── Listing

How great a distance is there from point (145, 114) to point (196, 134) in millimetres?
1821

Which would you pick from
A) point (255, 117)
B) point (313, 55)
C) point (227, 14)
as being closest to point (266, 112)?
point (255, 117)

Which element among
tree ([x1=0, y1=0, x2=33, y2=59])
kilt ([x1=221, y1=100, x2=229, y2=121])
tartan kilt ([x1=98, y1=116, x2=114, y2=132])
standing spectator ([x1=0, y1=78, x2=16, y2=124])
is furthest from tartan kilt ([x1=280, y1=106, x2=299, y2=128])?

────
── Listing

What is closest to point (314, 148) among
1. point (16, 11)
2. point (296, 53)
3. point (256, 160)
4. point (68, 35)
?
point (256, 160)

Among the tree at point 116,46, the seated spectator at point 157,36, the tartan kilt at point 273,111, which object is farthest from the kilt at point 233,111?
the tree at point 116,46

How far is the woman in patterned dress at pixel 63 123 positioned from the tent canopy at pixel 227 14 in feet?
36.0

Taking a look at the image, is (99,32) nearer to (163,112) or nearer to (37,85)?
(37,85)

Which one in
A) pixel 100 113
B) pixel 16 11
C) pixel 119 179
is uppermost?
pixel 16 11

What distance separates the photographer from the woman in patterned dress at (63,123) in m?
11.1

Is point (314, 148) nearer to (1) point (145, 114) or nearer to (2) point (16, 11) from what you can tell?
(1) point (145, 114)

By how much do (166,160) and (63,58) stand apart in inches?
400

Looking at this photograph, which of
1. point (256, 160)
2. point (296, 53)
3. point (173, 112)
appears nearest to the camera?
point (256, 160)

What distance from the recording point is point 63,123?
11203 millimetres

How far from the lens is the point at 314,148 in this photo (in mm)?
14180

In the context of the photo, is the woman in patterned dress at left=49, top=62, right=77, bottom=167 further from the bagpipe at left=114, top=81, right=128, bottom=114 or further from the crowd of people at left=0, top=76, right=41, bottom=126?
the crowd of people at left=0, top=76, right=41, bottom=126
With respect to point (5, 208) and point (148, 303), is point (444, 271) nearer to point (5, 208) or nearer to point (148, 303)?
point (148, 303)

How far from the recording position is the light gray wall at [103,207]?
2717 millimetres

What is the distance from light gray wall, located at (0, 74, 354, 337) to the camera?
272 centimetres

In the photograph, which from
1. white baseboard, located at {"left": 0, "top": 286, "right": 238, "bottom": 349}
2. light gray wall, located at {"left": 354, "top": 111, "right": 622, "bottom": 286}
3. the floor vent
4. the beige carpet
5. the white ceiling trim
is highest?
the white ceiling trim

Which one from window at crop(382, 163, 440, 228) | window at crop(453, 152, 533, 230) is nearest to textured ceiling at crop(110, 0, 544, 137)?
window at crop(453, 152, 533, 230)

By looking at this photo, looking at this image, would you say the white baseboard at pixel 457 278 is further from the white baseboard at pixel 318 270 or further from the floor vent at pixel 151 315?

────

Required task =
Copy the stretch of the material above from the line containing "What is the" through the line containing "By looking at", both lines included, with every character unchanged.

Task answer =
What is the distance from light gray wall, located at (0, 74, 354, 337) to the camera?
272 centimetres

In the photograph, which from
1. white baseboard, located at {"left": 0, "top": 286, "right": 238, "bottom": 349}
2. light gray wall, located at {"left": 354, "top": 111, "right": 622, "bottom": 286}
3. the floor vent
4. the beige carpet
5. the white ceiling trim
is highest?
the white ceiling trim

Which one from window at crop(382, 163, 440, 228) | window at crop(453, 152, 533, 230) is nearest to textured ceiling at crop(110, 0, 544, 137)?
window at crop(453, 152, 533, 230)

By looking at this photo, looking at this image, would you say the white baseboard at pixel 457 278 is further from the white baseboard at pixel 318 270 or further from the floor vent at pixel 151 315?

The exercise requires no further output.